Highlights & Insights¶
- Shift from Uncertainty to Confusion: The core insight is that "uncertainty \(\neq\) annotation value" under dual shifts. High-value samples reside in the class-overlap mixed region, which traditional entropy sampling tends to skip.
- Source-free Localization via SVD: Decoupling the classifier space into known/unknown bases without source data is a lightweight yet clever engineering design.
- Theoretically Grounded Selection: Linking Max-Min Entropy rewards to information gain/generalization error bounds provides more rigor than purely heuristic scoring.
Limitations & Future Work¶
- GMM Bimodal Assumption: Relies on \(\|z_{unknown}\|^2\) exhibiting clean bimodality. In cases of extreme class ratios, the distribution may collapse into a unimodal peak, degrading GMM accuracy.
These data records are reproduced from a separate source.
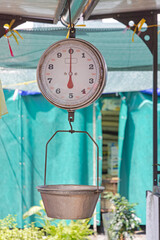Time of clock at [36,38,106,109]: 5:59
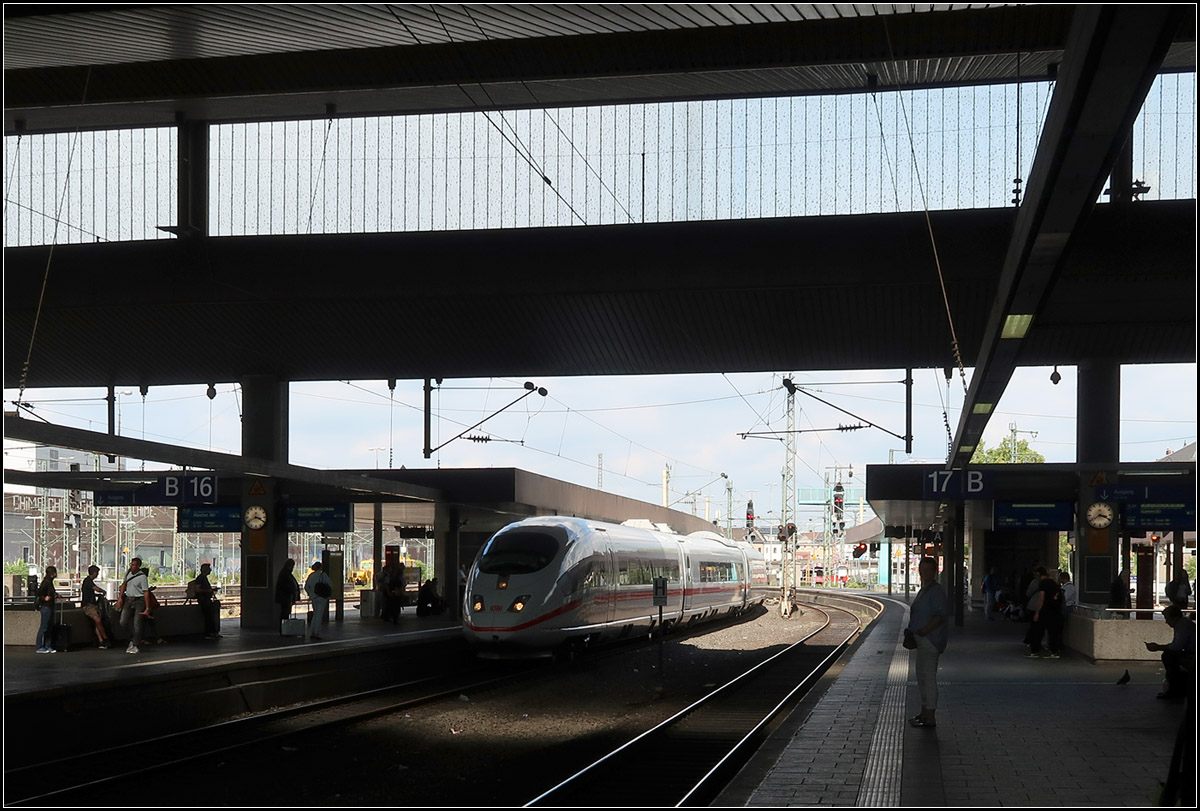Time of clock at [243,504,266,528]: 3:40
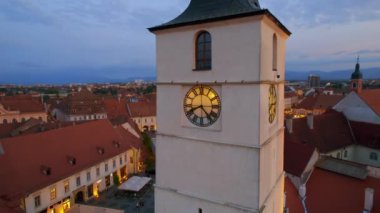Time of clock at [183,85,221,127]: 8:23
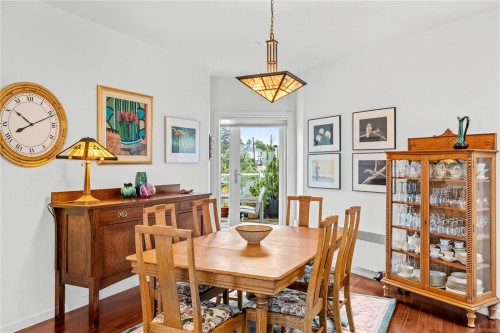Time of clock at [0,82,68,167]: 8:11
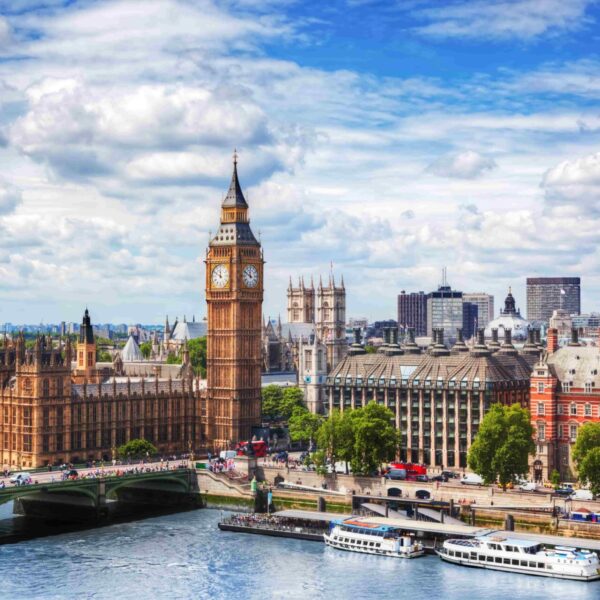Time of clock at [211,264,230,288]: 11:49
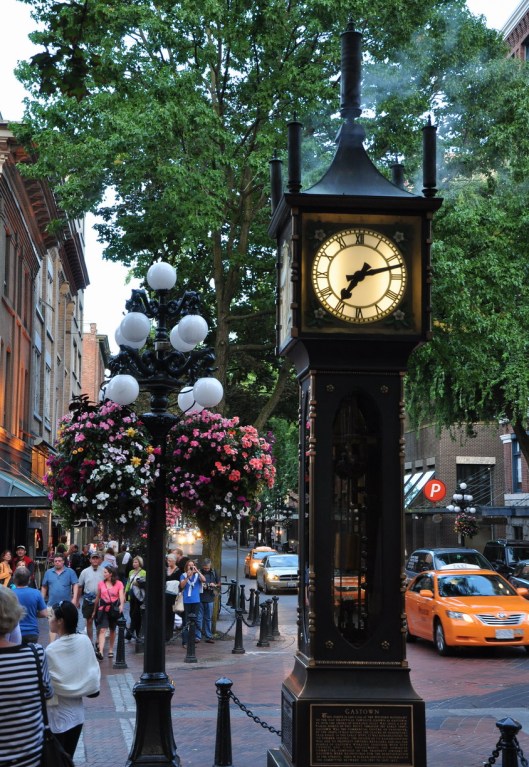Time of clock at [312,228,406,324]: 7:12
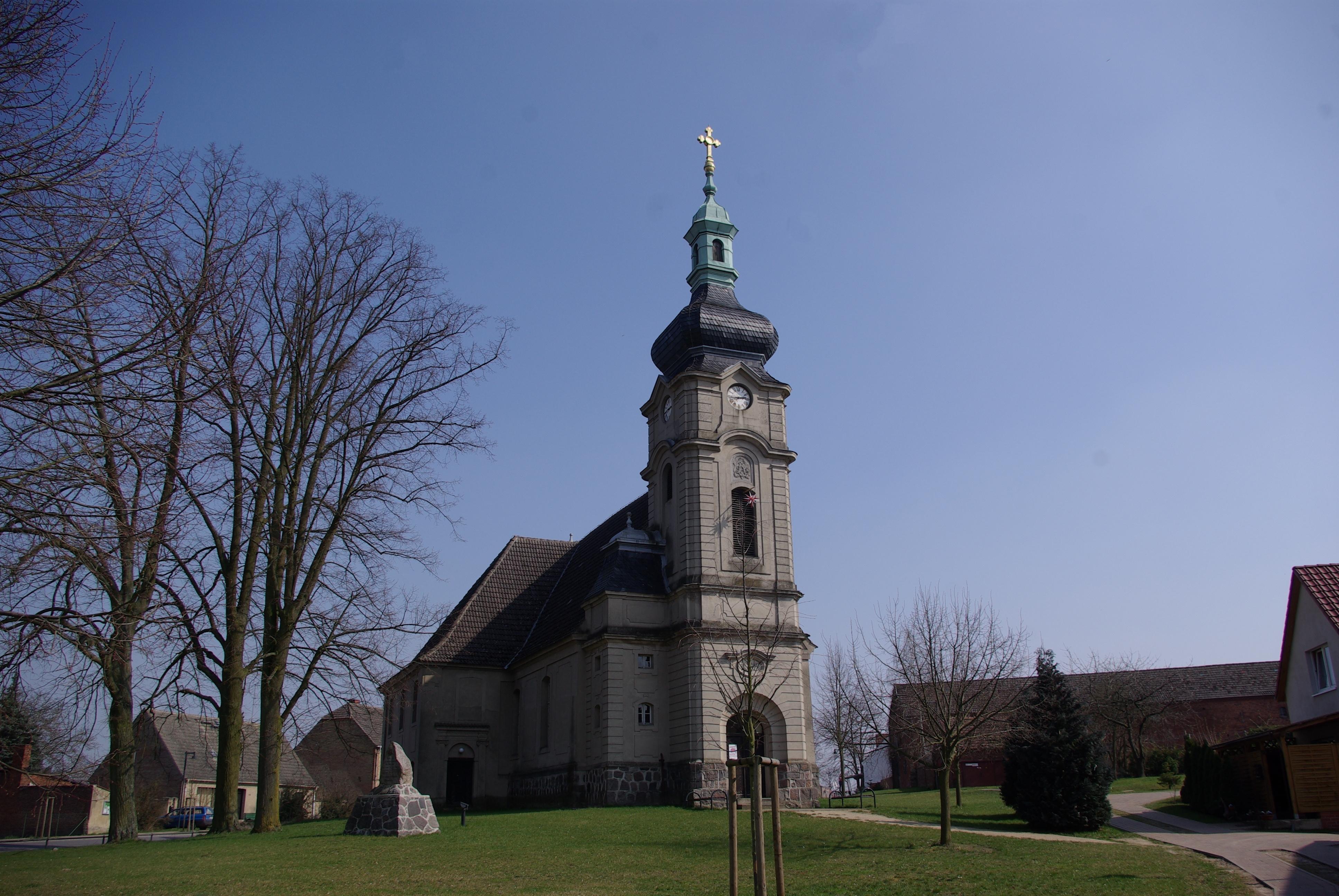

- Labeling Latency: As a human-in-the-loop approach, applicability in real-time streaming where oracle feedback is delayed or costly remains a challenge.
- Task Scope: Evaluation is restricted to image classification on DA benchmarks; scalability to complex tasks like detection or segmentation is unexplored.
- Hyperparameter Sensitivity: Parameters like \(\omega_{old}, \omega_{new}, \alpha\) require tuning, which is difficult in label-free test environments.
Related Work & Insights¶
- UTTA / Open-set TTA: OPTTT and TTAC model class shifts/distribution alignment; this work introduces active labels to break the pseudo-label ceiling.
- Active TTA (ATTA): SimATTA, EATTA, and BiTTA use confidence scores, which are unreliable under dual shifts. EMAC addresses this failure point.
- Active Learning: Traditional AL (Coreset, BADGE) ignores class shifts. This paper reveals their failure modes in open-world dual-shift scenarios.
- Inspiration: The coarse-to-fine "expose then select" paradigm is applicable to other budget-constrained open-world tasks like Continual Learning.
Rating¶
- Novelty: ⭐⭐⭐⭐ Proposes the AUTTA paradigm. The insight on the "mixed region" combined with SVD/GMM localization is fresh, though components have some combinational elements.
- Experimental Thoroughness: ⭐⭐⭐⭐ Comprehensive evaluation on DA datasets with various shifts. Includes budget, ablation, and visualization studies. Limited to classification.
- Writing Quality: ⭐⭐⭐⭐ Motivation (Fig. 1) is clear and compelling. Progressive methodological explanation is well-structured.
- Value: ⭐⭐⭐⭐ Significant for open-world scenarios requiring human intervention (e.g., autonomous driving). High annotation efficiency is practically valuable.